Preparation method[1]
Step 1:
Preparation of acetophenone-2′,3′,4′,5′,6′-d5(2).
(Reference: Challacombe, K.; Leach, SE; Plackett, SJ; Meakins, GDJ Chem.Soc.Perkin Trans.1 1988,2213-2218.) In a 2L round bottom three-neck flask, a mechanical A stirrer, dropping funnel and reflux condenser connected to a gas absorption trap were used to treat the evolved hydrogen chloride. Benzene-d6(1) (100g, 1.19mol, 99.6atm%D) was placed in carbon disulfide (476mL). To this solution was added AlCl3 (356g, 2.67mol) under nitrogen at room temperature. The mixture was heated in the oil bath until gentle reflux began and acetic anhydride (89.8 mL, 0.952 mol) was added via dropping funnel over 1 hour. The reaction mixture was stirred at the same temperature for 1 hour and then poured into concentrated HCl. Add glacial hydrochloric acid (mL). Separate the organic layer. Extract the aqueous layer with diethyl ether (mL * 2). Wash the combined organic layers with water (mL *2) and saturate. water-based. NaHCO3 (mL * 2) and brine (mL), dried over MgSO4 and concentrated in vacuo. The residue was purified by distillation under reduced pressure to give 2 (103 g, 87% based on acetic anhydride). Acetophenone-2′, 3′, 4′, 5′, 6′-d5 (2), yield 103g, 87%
Step 2:
Preparation of acetophenone-d8(3).
To a solution of acetophenone 2 (104 g, 0.829 mol) in 1,4-dioxane (99 mL) was added a solution of sodium hydroxide (one pellet) in deuterium oxide (248 mL). After stirring at room temperature for 24 hours, the mixture was extracted with diethyl ether (300 mL×3). The organic layer was dried with MgSO4 and concentrated in vacuo to obtain crude product.
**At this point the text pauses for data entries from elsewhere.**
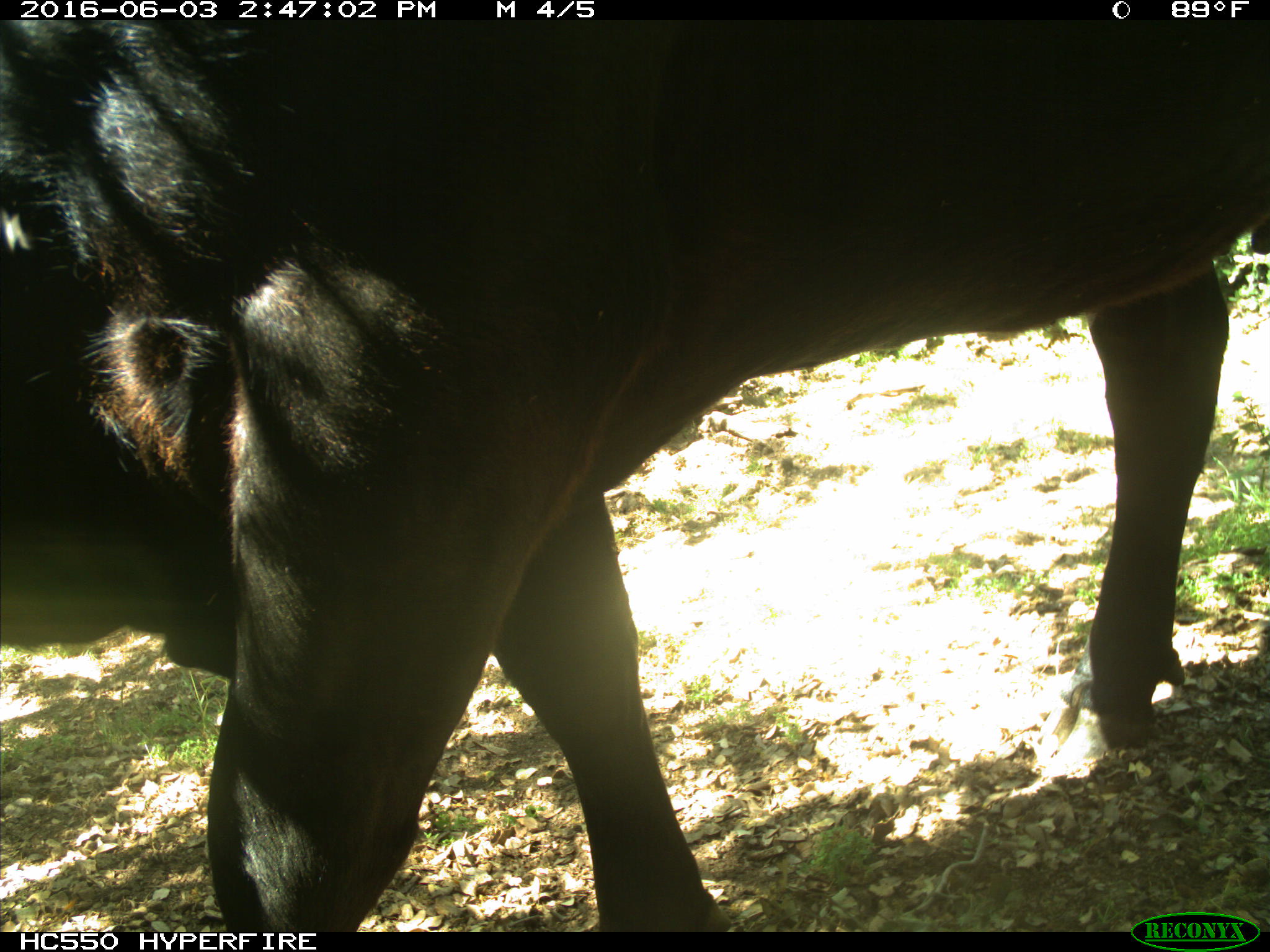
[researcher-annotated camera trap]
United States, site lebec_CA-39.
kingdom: Animalia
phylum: Chordata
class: Mammalia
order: Artiodactyla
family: Bovidae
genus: Bos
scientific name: Bos taurus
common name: domestic cow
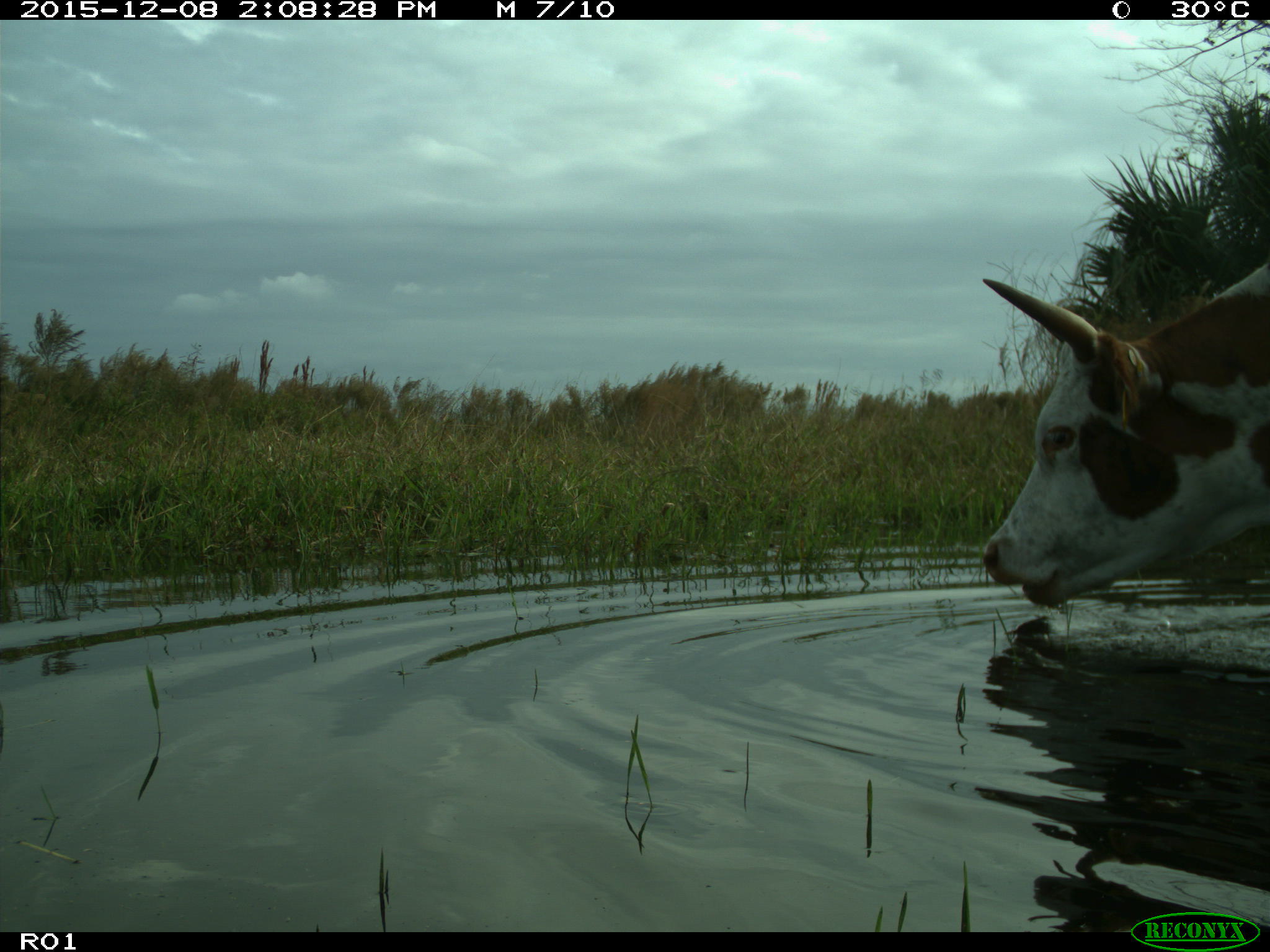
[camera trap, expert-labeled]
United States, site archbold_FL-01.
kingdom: Animalia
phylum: Chordata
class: Mammalia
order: Artiodactyla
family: Bovidae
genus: Bos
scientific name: Bos taurus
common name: domestic cow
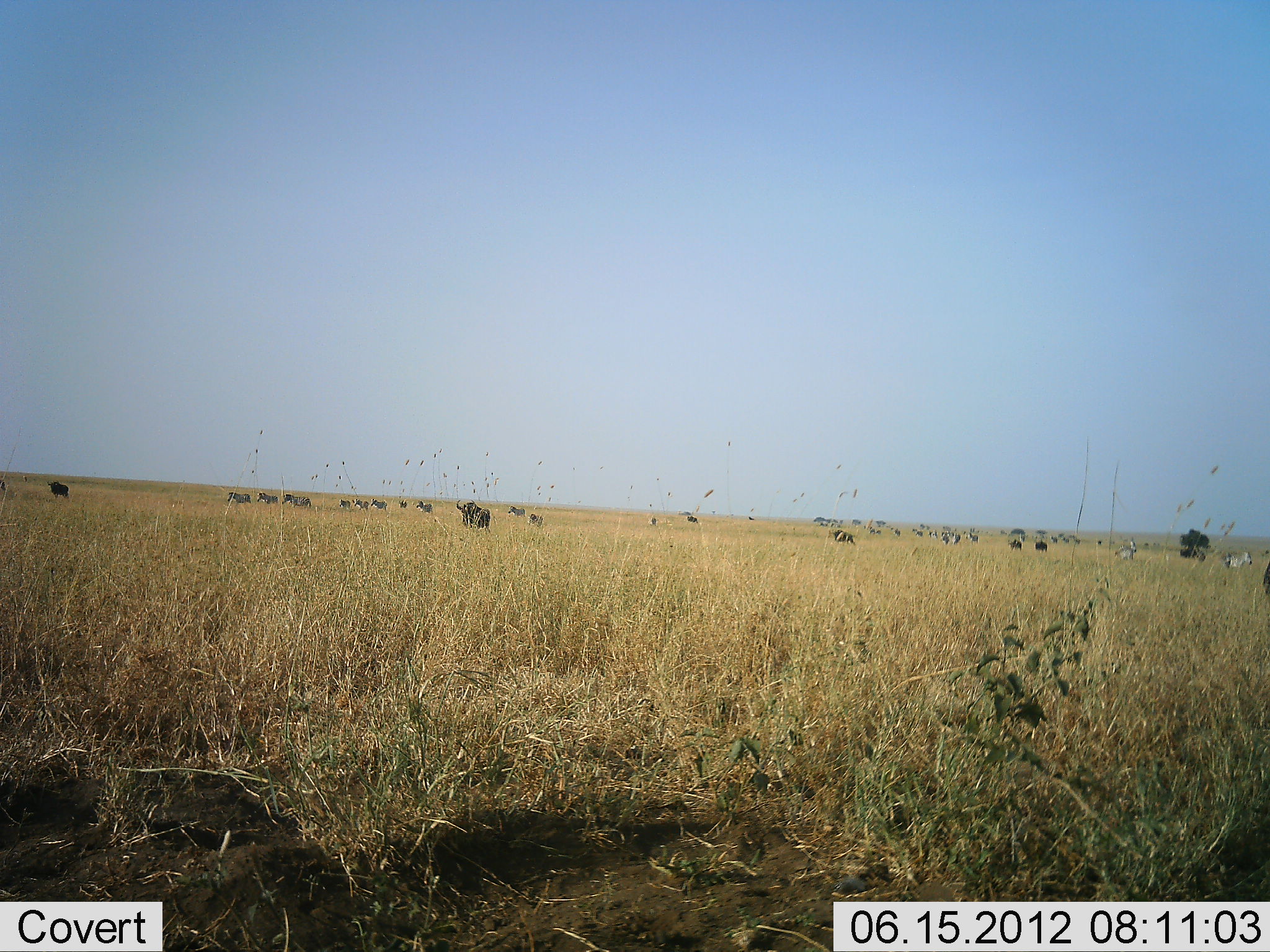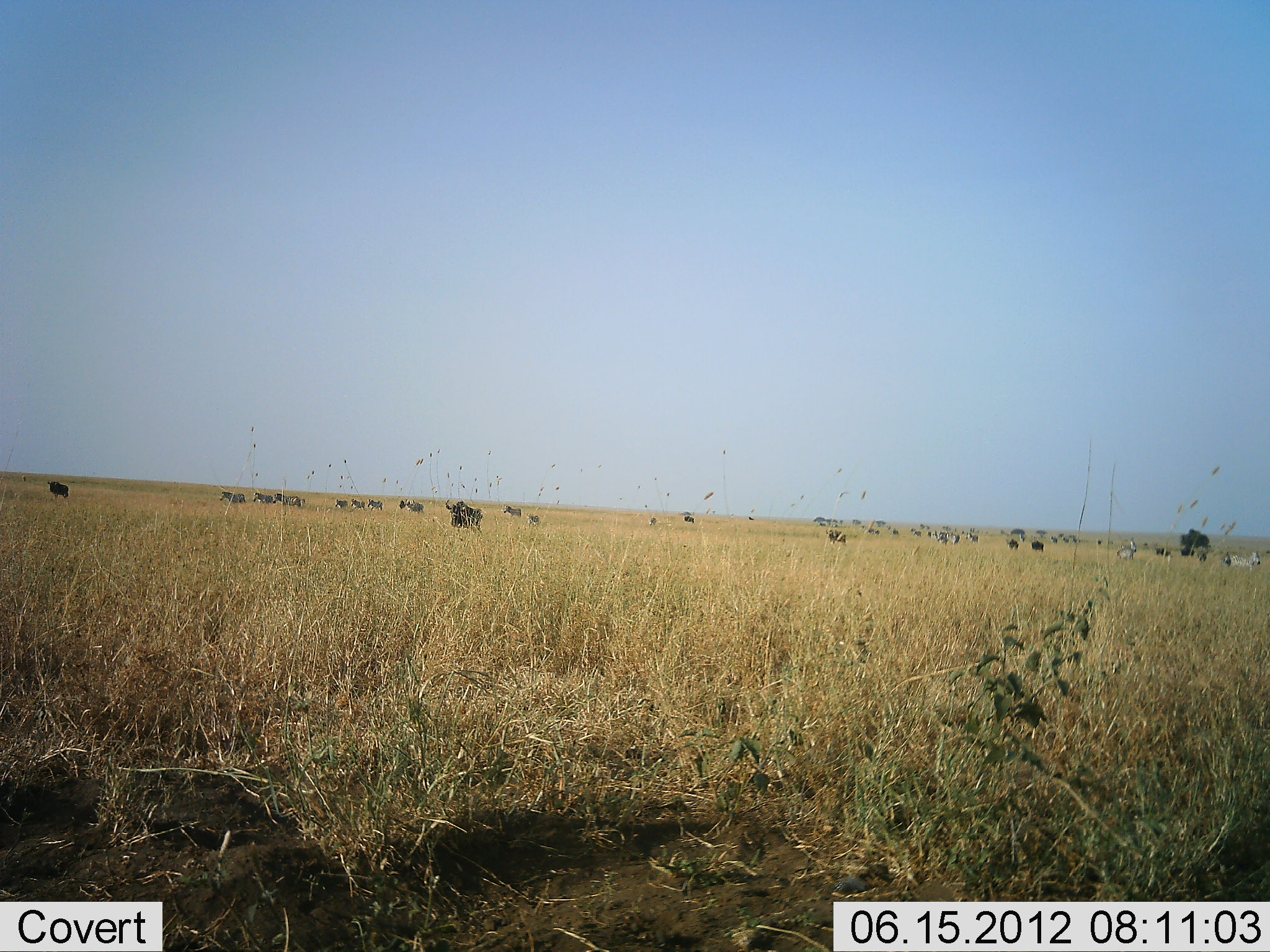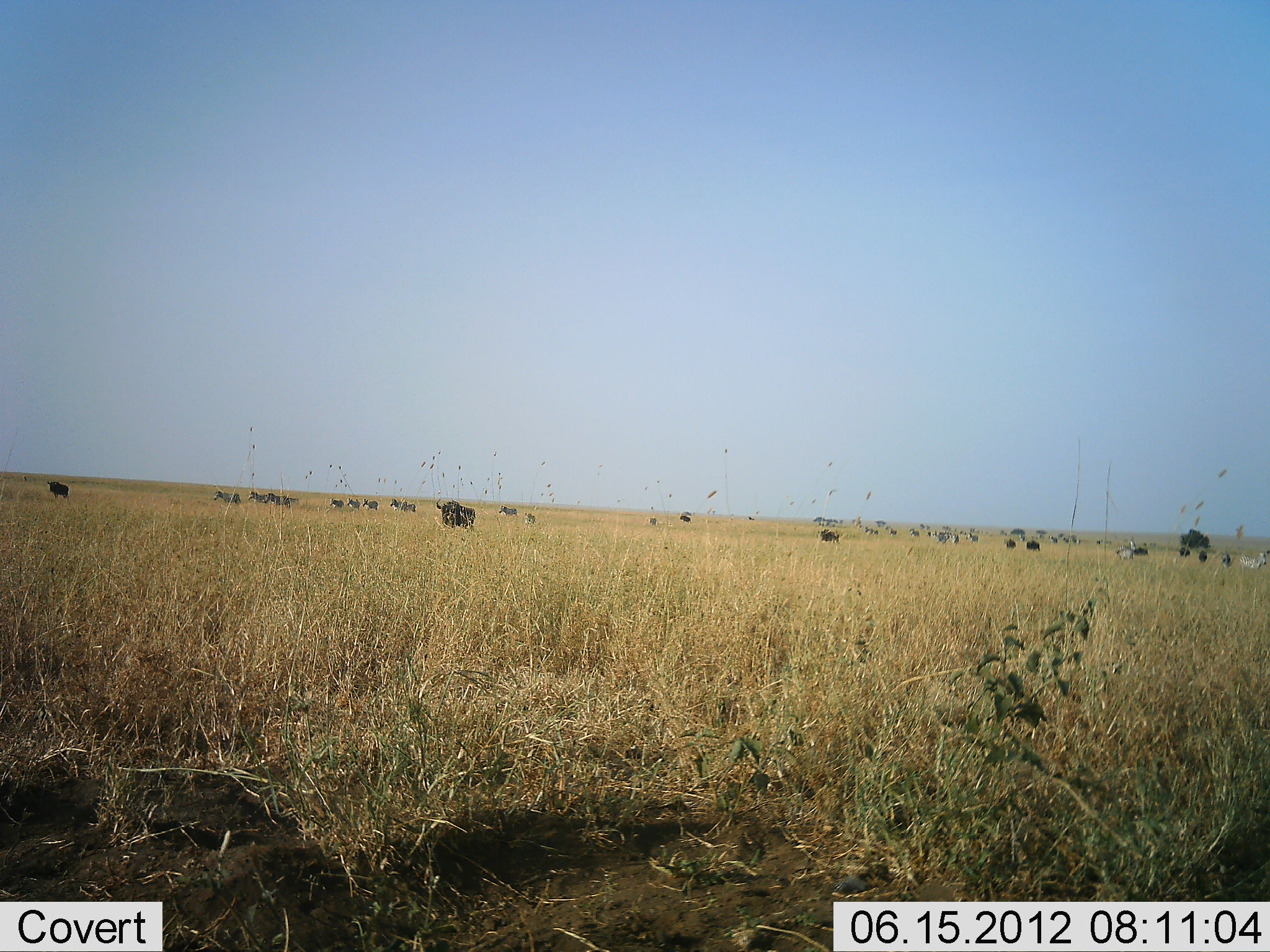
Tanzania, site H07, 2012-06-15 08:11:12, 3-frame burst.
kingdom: Animalia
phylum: Chordata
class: Mammalia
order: Artiodactyla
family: Bovidae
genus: Connochaetes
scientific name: Connochaetes taurinus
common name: blue wildebeest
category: wildebeest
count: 11-50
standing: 19%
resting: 0%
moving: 100%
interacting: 6%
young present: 0%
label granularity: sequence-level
The same operation is further repeated two more times. The final crude product was purified by distillation under reduced pressure to obtain 3 (90.1 g, 85%). Acetophenone-d8(3), yield 90.1g, 85%
Main reference materials
[1]Kobayashi Y , Hayashi N , Tan C H , et al. Toward the Creation of NMR Databases in Chiral Solvents for Assignments of Relative and Absolute Stereochemistry:? Proof of Concept[J]. Organic Letters , 2001, 3(14):2245-2248.